- _PARTS OF THE EXERCISE_:
• a. For each statement, say whether it agrees with the camera passage. Answer yes or no and quote the words that decide it. (i) The writer's car is a Renault Clio. (ii) The writer's friend also drives a Renault Clio. (iii) The writer expects the perfect camera to be released at Photokina.
• b. Please extract the part of the camera passage between "But, before I" and "willing to make.", inclusive.

But, before I go any further, there are a couple of very important points I want to make. Firstly:
These are my own opinions, formed during my journey with photography
Now, having said that, I think I need to get this one statement out of the way as soon as possible:
The perfect camera does not exist!
Shock, horror, eh?
It really does mean that, no matter how many web searches you do, no matter how many review sites you visit, no matter how many rumour sites you troll, the perfect camera isn't out there now and, the perfect camera isn't going to be released at Photokina twenty-whatever. That's because, your photography is personal to you. This means your selection is personal to you. Like so many consumer products, purchasing a camera is all a matter of trade-offs. Only you know the trade-offs you're willing to make.
Let's leave photography for a little drive-by-analogy...when I chose a car all I wanted was something to get me from A to B reliably. My car is the second car (the one that does the junk run to the tip) so most of my mileage is spent alone on my commute back and forth along the M4 motorway in South Wales. For my needs, a Renault Clio does me fine. First off, it's a car. Its small. It's cheap to run. It's reliable. It's my personal compromise in choice. I have a friend who holds the view that, as he spends so much time on his commute, he wants all the luxuries without compromise. He drives a BMW. My friend and I know the trade-offs we're willing to make and used that knowledge to inform our choices. It's the same when choosing a camera.

- _DATA RECORDS_:

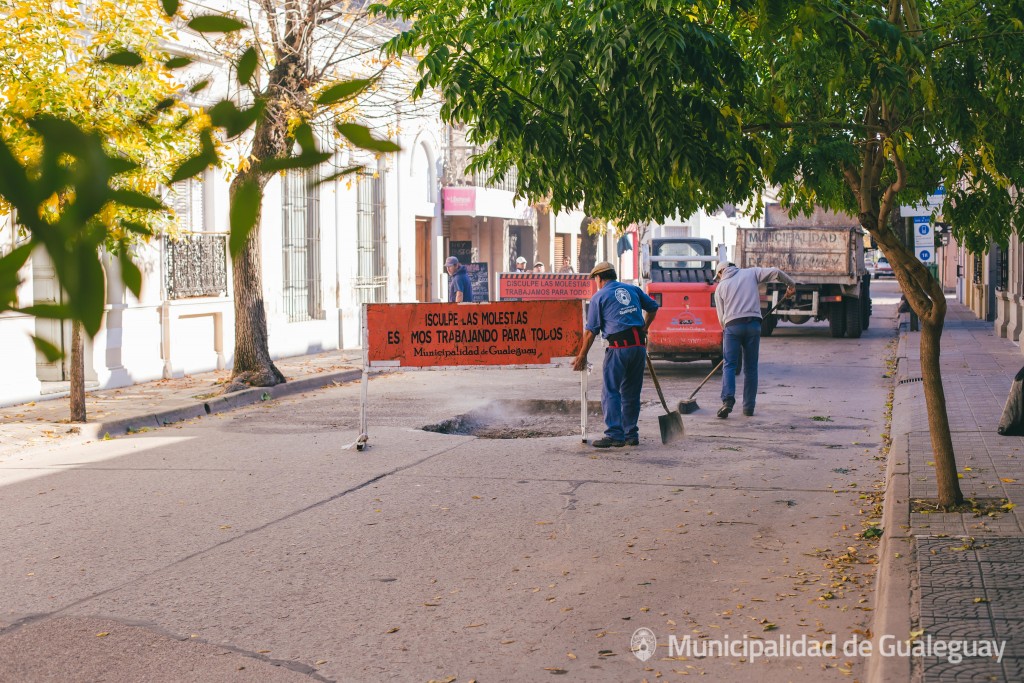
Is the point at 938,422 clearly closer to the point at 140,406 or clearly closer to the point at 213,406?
the point at 213,406

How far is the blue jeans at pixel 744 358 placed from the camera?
1285cm

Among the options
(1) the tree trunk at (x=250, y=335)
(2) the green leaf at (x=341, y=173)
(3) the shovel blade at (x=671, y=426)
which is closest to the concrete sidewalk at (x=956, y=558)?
(3) the shovel blade at (x=671, y=426)

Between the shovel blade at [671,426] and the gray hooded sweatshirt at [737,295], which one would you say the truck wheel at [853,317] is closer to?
the gray hooded sweatshirt at [737,295]

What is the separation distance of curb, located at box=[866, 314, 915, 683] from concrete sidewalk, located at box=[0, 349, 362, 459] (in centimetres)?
764

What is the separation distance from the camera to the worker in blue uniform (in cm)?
1073

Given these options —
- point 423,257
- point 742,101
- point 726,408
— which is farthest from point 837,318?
point 742,101

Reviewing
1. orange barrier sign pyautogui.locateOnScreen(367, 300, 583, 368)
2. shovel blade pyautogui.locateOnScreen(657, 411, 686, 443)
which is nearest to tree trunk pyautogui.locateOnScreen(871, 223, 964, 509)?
shovel blade pyautogui.locateOnScreen(657, 411, 686, 443)

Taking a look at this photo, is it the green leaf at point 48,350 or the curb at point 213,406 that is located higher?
the green leaf at point 48,350

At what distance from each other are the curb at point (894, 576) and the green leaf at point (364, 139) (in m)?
3.41

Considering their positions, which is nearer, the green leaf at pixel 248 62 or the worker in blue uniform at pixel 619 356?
the green leaf at pixel 248 62

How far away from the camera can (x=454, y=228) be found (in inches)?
1316

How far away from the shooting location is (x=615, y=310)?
10.9 m

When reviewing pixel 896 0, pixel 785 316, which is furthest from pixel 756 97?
pixel 785 316

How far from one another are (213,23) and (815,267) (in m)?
24.8
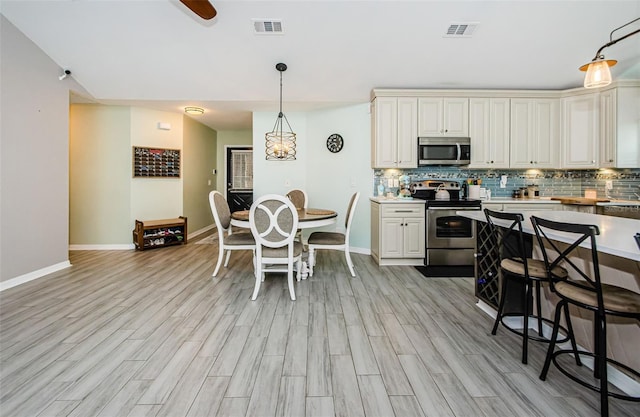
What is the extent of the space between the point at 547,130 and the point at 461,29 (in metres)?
2.15

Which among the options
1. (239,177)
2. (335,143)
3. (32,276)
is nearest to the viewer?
(32,276)

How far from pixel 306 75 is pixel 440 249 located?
302 cm

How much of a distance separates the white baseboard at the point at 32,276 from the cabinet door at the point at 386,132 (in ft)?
14.8

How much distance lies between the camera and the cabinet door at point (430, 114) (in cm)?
433

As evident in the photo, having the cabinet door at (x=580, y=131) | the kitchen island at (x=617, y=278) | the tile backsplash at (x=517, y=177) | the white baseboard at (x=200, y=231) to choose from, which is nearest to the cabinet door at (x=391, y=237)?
the tile backsplash at (x=517, y=177)

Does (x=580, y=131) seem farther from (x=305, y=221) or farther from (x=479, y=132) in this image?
(x=305, y=221)

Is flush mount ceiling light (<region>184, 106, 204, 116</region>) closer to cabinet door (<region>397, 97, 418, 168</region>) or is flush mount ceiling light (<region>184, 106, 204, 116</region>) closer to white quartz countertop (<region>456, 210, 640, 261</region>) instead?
cabinet door (<region>397, 97, 418, 168</region>)

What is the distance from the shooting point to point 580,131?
4250 mm

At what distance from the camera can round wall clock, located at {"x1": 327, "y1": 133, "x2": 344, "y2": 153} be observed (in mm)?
4994

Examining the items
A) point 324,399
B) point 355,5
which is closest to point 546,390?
point 324,399

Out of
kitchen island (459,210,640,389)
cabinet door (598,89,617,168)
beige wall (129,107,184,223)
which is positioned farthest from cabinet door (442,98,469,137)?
beige wall (129,107,184,223)

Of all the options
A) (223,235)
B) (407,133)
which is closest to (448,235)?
(407,133)

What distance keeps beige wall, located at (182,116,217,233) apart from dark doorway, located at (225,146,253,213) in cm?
41

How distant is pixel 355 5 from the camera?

- _RESPONSES_:
• a.
(i) Yes: "For my needs, a Renault Clio does me fine."
(ii) No: "He drives a BMW."
(iii) No: "the perfect camera isn't going to be released at Photokina twenty-whatever."

• b.
But, before I go any further, there are a couple of very important points I want to make. Firstly:
These are my own opinions, formed during my journey with photography
Now, having said that, I think I need to get this one statement out of the way as soon as possible:
The perfect camera does not exist!
Shock, horror, eh?
It really does mean that, no matter how many web searches you do, no matter how many review sites you visit, no matter how many rumour sites you troll, the perfect camera isn't out there now and, the perfect camera isn't going to be released at Photokina twenty-whatever. That's because, your photography is personal to you. This means your selection is personal to you. Like so many consumer products, purchasing a camera is all a matter of trade-offs. Only you know the trade-offs you're willing to make.